Chapter 11. A Brief History
Bettina stood massaging the warmth into her hands for several moments as she watched the goose flying away over the reservoir, and then she looked down again in search of something to sit on while she waited. The only object in sight was the gyro, and it was still dripping with lake water, so she deftly placed her long-handled head of her c
ane beneath her rear and leaned back against it as though it were a tiny stool. It took the strain off her aching foot, a bit.
“So.” Arjuna sauntered away from the gyro to gaze out across the water. “How many people are there up here?”
“In all of Risenton, you mean?” Miss Mielke paused. “As many as ten thousand, I reckon. Though, I can’t be certain. However many it is, we’ve water enough for all. That’s my concern.”
“Naturally.” Arjuna nodded. “And what do you eat up here? I don’t suppose you have enough water for many animals up here.”
“We have plenty of animals,” the rainwarden said. “Geese, owls, eagles, falcons, vultures, swans.”
“But those are all birds,” Bettina said. “You don’t eat birds, do you?”
“Of course not!” Miss Mielke stared at the detective with wide white eyes.
“Then what do you eat? Come to think of it, what do the birds eat? Eagles and falcons are raptors. They must be hunting something.”

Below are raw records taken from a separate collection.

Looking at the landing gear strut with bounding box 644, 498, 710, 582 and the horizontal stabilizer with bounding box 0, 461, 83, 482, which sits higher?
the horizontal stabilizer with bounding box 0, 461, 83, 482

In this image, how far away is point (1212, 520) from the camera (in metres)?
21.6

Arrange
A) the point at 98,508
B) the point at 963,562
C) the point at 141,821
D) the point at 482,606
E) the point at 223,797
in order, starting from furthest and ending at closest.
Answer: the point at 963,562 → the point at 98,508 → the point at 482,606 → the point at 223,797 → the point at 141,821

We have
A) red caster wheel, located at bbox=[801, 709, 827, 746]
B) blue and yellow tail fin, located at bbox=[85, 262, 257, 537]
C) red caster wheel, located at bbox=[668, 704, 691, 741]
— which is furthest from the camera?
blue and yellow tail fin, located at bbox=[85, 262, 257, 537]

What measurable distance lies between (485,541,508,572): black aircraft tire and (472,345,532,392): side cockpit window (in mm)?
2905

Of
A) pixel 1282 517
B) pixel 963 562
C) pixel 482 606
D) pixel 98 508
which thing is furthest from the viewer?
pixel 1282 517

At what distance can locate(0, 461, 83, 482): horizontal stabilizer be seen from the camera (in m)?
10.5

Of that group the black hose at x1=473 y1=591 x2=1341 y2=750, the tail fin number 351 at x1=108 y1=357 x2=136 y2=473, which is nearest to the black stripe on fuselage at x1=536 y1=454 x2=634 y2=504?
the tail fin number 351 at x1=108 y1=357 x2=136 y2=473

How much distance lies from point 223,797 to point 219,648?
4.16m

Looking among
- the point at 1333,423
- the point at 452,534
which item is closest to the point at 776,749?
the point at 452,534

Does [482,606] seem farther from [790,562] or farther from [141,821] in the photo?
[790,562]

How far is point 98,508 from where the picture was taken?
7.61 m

“Surely. They eat anglers, same as we do. Frogs as well, but mostly anglers.”
Arjuna pointed casually at the reservoir. “Anglers? As in fish?”
“Fish?” The rainwarden shook head. “Can’t say I know what you mean. Anglers are… well, there’s a few over there.” She pointed into the trees.
Bettina followed the line of her finger and saw a handful of tiny yellow lights in the woods. “Fireflies? You eat fireflies?”
Arjuna paused, and then sauntered across the grass to the tree line where he stepped over some bushes and broken sticks, and slipped into the shadows.
Instantly the forest came alive with Arjuna’s wordless shouts, cries of surprise and horror, and yelps of confusion and perhaps even of pain, and a cacophony of snapping branches and rustling leaves chased his movements. Bettina leapt up, clutching her cane in one hand, and she started forward but the rainwarden restrained her with a hand on her shoulder. Bettina looked back and saw the amused look in the stranger’s face, and though a part of her still wanted to rush to her husband’s aid, there was a moment as she looked into the other woman’s face that told her that her husband was in no danger. So she waited.